Policies related to childcare and traditional school reopening have not been well integrated33. In Ontario, childcare classrooms were capped at a maximum of 10 occupants, overall (hence the 8:2 and 7:3 ratios in the present study)11. Conversely, procedures for traditional “school” classrooms have been given the go-ahead for 15 children (hence the 15:2 ratio). While allowable class sizes will differ somewhat as a function of child age and school location, it seems likely that early childhood and elementary school classes may actually surpass these numbers in Ontario. Our findings demonstrate that the 15:2 ratio represents a significantly higher risk, not only for SARS-CoV-2 spread, but for school closures. In one scenario (15:2 random assignment), the modeled outbreak lasted for 105 days. Given that childcare and schools are often operating within the same physical location, this policy discrepancy is questionable. Based on our simulations, a lower ratio (7:3) is indicated. Moreover, it appears that this configuration could be enhanced through the utilization of sibling groupings.

An examination of student-days missed due to classroom closure further elucidates the favourability of smaller class size and sibling grouping as a preventative measure; again, this was observed in both high transmission and low transmission environments. In the most unfavorable scenario (15:2 RA), there were cumulatively 539 and 324 student-days missed in high versus low transmission settings, respectively. Conversely, in the best scenario (7:3, siblings together), there were only 62 and 51 student-days missed. Thus, our simulations suggest that the lower ratios and sibling groupings offer a safeguard against high disruptive classroom closures34,35. Given this, a proactive and preventative approach that builds in realistic levels of reduced class time would be better than a reactive strategy that yields unpredictable closure events due to outbreaks.

Several policy and procedural recommendations have emerged from this modeling exercise. First, it is recommended that childcare and school settings, alike, consider lowering student-to-educator ratios. Commensurate with the present findings, a 7:3 ratio (10 individuals per class including both children and adults) outperforms a 15:2 ratio on key metrics. Second, there also appears to be benefit associated with sibling groupings. Thus, a siblings together configuration should be considered. Third, the majority of transmission occurred in the classroom. As such, it is important for reopening plans to consider social distancing and hygiene procedures within classrooms - a recommendation that may only be feasible with fewer children in the classroom. It is unlikely that classrooms with 15 or more children will afford children with the necessary space to socially distance. Finally, in the primary school settings, significant benefits accrue for 15(A):1 relative to the 30:1 student-educator ratio, and thus decision-makers should reconsider the conventional model of putting 30 students in classrooms every day in favour of cohorts of 15 students alternating weekly. Implementing half-days in schools could also be considered.

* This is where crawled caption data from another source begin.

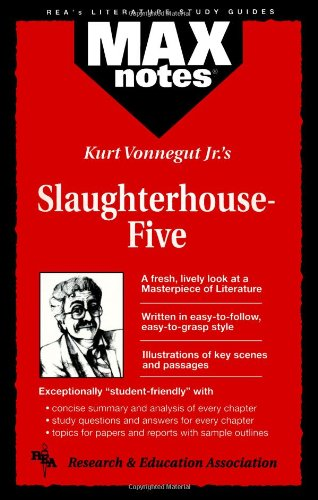 9780878910458: Slaughterhouse-Five (MAXNotes Literature Guides)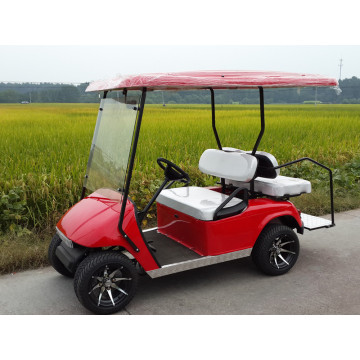buy a 2+2 seater golf cart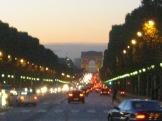 Paris 128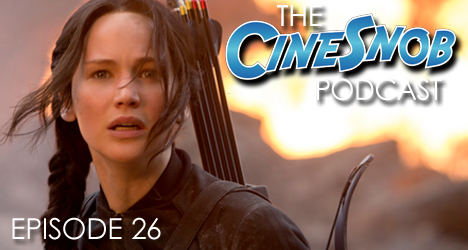 Ep. 26 – The Hunger Games: Mockingjay – Part 1, The Theory of Everything, talking the new Peanuts teaser trailer, and examining the trend of the set-up movie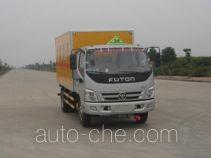 Zhongchang XZC5099XQY4 explosives transport truck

These results are also relevant for authorities facing the possibility of re-closing schools in light of an impending resurgence of COVID-19 due to a second or third pandemic wave. For instance, a combination of tamping down community transmission, in combination with restructuring schools according to some of these strategies (such as implementing half days or alternating cohorts) could enable schools to remain partially open during the resurgence, instead of needing to close them altogether36.

The impact of school closure on the transmission of COVID-19 is a widely studied topic37. However, multiple sources of bias must be considered, for instance on account of higher rates of asymptomatic transmission in children38. Due to asymptomatic transmission, outbreaks in schools may be harder to identify, and public health may classify adults in associated households as the index case of an outbreak, instead of asymptomatic children who brought the infection into the home. A systematic review of studies of the impact of school closure on COVID-19 transmission found that most studies identify an effect of closures, although a smaller number of studies less subject to biases find no effect39. Empirical validation of our model would entail analysis of outbreak sizes as they depend upon classroom size. This would require both accurate data on school outbreak sizes as well as knowing the class sizes in the affected school districts. This could be studied in future research.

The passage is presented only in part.